Inoltre, il comfort è accentuato dall’ergonomia dei comandi, in quanto sono tutti facilmente accessibili, intuitivi e di semplice azionamento, come il caratteristico sistema degli indicatori di direzione Harley, le cui leve sono separate ed è necessario soltanto premerle per attivarle, dato che il sistema rileva, quasi sempre con certezza, il termine della manovra.

In cerca di libertà

Una volta appurato quanto sia facile grattare con le staffe in curva e lungo le rotonde e quanto sia rapida la ripresa del motore dopo una buca (il motore è a solo 100 mm da terra), non resta che godersi la guida. Il diametro delle ruote, da 18 pollici anteriormente e da 17 posteriormente, con cerchi in lega nero opaco a cinque razze a forma di V, è la dimostrazione del fatto che è stata data priorità soprattutto all’agilità dei movimenti.

Dati tecnici
Marca e modello Harley-Davidson XL883L SuperLow
Anno 2012
Motore
Cilindrata 883 cc
Architettura V-Twin Evolution raffreddato ad aria
Potenza (CV) 47 CV a 5700 rpm
Alimentazione Iniezione elettronica ESPFI
Cambio Cinque velocità
Pneumatici di serie 120/70 - 18" (a) e 150/e0 - 17" (p)
Telaio In acciaio
Sospensione anteriore Forcelle convenzionali
Sospensione posteriore Doppio ammortizzatore
Distanza tra assi (m) 1,5
Freni 293 mm (a) e 293 mm (p)
Peso (kg) 251 Kg a secco
Velocità massima ND
Prezzo (senza extra)
Euro 9.000
Più datiMeno dati

La XL883L SuperLow è una delle Harley più facili da guidare di tutta l’attuale gamma, per non dire la più semplice in assoluto. Basta tenere presente che grazie alla scarsa altezza questo moto, al momento di affrontare giri, avvallamenti e altro, si muove in modo fluido e naturale, senza grandi esigenze né precauzioni da parte del conducente.
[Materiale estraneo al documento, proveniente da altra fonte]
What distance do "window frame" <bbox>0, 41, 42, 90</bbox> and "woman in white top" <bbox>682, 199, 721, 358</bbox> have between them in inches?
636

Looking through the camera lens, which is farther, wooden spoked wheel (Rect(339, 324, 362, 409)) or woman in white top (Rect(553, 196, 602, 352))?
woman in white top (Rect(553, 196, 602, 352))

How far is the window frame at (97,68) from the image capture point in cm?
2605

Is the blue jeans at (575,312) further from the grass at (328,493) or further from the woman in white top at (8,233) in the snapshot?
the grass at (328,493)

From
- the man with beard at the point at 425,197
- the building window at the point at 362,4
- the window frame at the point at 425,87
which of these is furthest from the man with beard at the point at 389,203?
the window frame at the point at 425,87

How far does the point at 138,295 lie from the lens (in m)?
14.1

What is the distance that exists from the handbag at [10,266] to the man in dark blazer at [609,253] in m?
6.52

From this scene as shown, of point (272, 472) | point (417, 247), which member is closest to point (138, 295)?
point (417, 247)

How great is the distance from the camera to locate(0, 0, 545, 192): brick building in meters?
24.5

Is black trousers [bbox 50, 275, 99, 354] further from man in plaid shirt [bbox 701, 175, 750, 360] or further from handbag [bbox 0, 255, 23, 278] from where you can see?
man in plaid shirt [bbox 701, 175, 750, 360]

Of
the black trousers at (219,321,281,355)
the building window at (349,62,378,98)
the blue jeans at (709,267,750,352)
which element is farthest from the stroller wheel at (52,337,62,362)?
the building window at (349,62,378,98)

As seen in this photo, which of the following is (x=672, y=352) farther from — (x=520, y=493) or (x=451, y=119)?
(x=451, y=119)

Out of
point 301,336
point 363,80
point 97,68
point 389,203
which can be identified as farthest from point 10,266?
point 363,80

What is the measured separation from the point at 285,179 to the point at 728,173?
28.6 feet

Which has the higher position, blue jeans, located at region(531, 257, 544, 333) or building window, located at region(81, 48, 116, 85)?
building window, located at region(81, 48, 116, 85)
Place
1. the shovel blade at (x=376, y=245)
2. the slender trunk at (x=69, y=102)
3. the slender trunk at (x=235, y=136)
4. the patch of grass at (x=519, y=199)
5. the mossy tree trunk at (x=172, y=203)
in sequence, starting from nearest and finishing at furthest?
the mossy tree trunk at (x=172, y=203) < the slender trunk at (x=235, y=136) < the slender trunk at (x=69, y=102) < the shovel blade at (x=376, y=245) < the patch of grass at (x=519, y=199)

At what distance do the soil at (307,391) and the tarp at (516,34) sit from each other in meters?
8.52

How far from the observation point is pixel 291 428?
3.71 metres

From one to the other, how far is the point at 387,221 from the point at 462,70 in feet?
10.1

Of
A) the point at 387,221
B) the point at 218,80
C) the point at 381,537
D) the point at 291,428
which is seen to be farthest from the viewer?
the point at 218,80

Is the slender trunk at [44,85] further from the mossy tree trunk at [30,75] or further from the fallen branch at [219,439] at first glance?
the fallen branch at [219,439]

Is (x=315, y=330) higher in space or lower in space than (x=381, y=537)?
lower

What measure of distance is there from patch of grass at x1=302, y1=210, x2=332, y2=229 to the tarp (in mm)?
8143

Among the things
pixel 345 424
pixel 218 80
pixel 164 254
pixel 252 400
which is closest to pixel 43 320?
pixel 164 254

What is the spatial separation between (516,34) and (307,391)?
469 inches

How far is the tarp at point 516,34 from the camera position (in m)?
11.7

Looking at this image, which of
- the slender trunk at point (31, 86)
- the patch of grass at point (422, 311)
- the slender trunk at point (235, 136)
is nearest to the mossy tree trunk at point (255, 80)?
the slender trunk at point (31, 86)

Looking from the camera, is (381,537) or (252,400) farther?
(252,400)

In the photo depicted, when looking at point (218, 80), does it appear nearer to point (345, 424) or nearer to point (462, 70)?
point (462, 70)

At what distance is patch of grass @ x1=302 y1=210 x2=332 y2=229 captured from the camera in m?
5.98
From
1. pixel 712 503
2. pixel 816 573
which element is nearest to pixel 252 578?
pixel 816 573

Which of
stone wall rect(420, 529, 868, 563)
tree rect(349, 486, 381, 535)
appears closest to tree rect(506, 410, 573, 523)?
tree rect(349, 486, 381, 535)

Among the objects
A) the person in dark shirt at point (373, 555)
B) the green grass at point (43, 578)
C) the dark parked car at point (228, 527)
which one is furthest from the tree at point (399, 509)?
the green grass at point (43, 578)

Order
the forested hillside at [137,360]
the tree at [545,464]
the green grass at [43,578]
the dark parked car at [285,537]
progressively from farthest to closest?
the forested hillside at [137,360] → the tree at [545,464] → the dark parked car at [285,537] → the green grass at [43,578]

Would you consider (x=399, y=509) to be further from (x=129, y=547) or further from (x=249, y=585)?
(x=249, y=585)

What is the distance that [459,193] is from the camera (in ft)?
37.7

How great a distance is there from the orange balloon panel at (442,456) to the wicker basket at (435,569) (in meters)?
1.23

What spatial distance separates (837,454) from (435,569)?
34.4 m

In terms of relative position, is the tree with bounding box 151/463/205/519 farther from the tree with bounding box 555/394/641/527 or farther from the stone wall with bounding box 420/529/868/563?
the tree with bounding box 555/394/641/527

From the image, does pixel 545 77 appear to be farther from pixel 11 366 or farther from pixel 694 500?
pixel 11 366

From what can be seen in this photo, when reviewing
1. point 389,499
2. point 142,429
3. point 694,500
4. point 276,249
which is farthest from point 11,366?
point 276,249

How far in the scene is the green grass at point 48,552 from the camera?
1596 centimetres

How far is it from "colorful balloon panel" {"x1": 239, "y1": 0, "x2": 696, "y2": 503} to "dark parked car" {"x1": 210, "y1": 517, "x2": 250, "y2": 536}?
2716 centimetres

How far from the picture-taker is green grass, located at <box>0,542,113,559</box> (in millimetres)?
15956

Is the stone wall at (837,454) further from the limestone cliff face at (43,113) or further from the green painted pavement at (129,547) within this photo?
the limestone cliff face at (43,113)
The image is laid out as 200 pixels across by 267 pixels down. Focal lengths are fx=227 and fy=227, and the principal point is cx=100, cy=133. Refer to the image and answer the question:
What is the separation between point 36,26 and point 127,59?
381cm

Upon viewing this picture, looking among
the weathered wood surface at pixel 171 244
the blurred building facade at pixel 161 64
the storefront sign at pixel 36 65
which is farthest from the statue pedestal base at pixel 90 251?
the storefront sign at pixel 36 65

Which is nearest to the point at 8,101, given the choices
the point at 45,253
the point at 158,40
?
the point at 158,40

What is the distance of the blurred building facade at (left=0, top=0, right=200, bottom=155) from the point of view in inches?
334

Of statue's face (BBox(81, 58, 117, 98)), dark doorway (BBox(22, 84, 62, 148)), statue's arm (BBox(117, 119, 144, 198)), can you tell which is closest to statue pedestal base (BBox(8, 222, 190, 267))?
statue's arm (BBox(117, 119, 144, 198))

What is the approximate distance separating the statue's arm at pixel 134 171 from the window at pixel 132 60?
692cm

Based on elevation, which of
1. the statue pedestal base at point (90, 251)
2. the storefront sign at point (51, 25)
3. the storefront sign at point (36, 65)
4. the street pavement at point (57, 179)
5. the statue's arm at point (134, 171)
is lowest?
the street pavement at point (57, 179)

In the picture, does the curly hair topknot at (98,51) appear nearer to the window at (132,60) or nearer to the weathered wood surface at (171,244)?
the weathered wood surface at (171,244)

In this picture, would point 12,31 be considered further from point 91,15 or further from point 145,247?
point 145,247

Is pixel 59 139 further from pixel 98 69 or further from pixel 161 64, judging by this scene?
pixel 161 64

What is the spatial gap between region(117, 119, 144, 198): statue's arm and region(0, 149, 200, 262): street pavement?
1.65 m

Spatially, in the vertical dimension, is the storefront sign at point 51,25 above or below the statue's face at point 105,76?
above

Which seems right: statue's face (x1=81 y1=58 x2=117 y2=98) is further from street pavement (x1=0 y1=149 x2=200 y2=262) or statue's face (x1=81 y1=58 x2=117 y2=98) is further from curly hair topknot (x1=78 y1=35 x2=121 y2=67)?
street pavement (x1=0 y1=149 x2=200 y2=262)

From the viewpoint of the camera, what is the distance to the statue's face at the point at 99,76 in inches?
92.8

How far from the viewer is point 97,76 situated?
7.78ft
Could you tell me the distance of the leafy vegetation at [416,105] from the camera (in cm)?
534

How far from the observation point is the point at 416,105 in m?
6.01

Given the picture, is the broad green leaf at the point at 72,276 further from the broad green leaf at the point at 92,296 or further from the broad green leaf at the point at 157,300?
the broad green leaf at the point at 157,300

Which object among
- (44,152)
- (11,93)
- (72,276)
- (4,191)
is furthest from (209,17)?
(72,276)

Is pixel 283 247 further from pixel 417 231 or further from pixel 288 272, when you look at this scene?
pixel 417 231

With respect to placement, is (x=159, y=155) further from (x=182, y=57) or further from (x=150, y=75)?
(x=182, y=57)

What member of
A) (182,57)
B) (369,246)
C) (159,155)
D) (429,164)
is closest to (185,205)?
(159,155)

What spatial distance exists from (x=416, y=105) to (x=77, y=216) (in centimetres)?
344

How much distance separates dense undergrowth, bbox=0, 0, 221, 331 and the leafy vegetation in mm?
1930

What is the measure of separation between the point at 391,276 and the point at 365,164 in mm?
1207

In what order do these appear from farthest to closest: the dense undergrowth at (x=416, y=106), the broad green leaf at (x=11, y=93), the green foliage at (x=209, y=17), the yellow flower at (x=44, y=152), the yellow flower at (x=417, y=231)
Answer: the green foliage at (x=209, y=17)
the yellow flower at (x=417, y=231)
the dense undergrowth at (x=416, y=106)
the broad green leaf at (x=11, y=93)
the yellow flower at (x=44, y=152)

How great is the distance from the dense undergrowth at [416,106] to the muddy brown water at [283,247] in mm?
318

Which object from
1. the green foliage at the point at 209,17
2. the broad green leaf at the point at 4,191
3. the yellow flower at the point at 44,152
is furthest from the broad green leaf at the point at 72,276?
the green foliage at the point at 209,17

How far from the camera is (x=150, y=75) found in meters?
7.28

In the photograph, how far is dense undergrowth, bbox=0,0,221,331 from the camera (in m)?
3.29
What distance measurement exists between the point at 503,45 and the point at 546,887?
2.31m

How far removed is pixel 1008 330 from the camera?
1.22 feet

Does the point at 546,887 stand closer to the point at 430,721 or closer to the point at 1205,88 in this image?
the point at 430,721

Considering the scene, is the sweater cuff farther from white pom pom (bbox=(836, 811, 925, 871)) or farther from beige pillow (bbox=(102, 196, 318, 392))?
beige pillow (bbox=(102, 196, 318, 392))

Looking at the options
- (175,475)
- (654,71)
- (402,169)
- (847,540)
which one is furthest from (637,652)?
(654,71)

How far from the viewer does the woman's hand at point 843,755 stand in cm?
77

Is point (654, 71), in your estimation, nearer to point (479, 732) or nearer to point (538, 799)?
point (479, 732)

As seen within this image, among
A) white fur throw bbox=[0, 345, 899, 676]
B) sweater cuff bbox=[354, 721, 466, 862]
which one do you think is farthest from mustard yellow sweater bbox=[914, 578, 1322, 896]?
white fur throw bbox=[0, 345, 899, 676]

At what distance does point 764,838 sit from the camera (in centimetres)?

Il sedile monoposto è abbastanza comodo, anche se non è propriamente una moto da viaggio. Naturalmente, per dimensioni, protezione aerodinamica, prestazioni e capacità di carico, è molto più piacevole per una passeggiata domenicale piuttosto che per un lungo viaggio. Inoltre, la taratura delle sospensioni non è la più appropriata per un uso prolungato, in parte per la corsa breve e la rigidità degli ammortizzatori posteriori che devono assorbire le irregolarità.

In sintesi

La XL883L SuperLow si conferma come la Harley più facile e accessibile, una custom con la quale le manovre a basse velocità non sono complicate e che rappresenta una delle opzioni più appropriate nel peculiare mondo delle custom americane. Inoltre, è cosa gradita che includa di serie nel portachiavi il sistema antifurto tipico di Harley, che inserisce e disinserisce l’allarme se ti avvicini o ti allontani.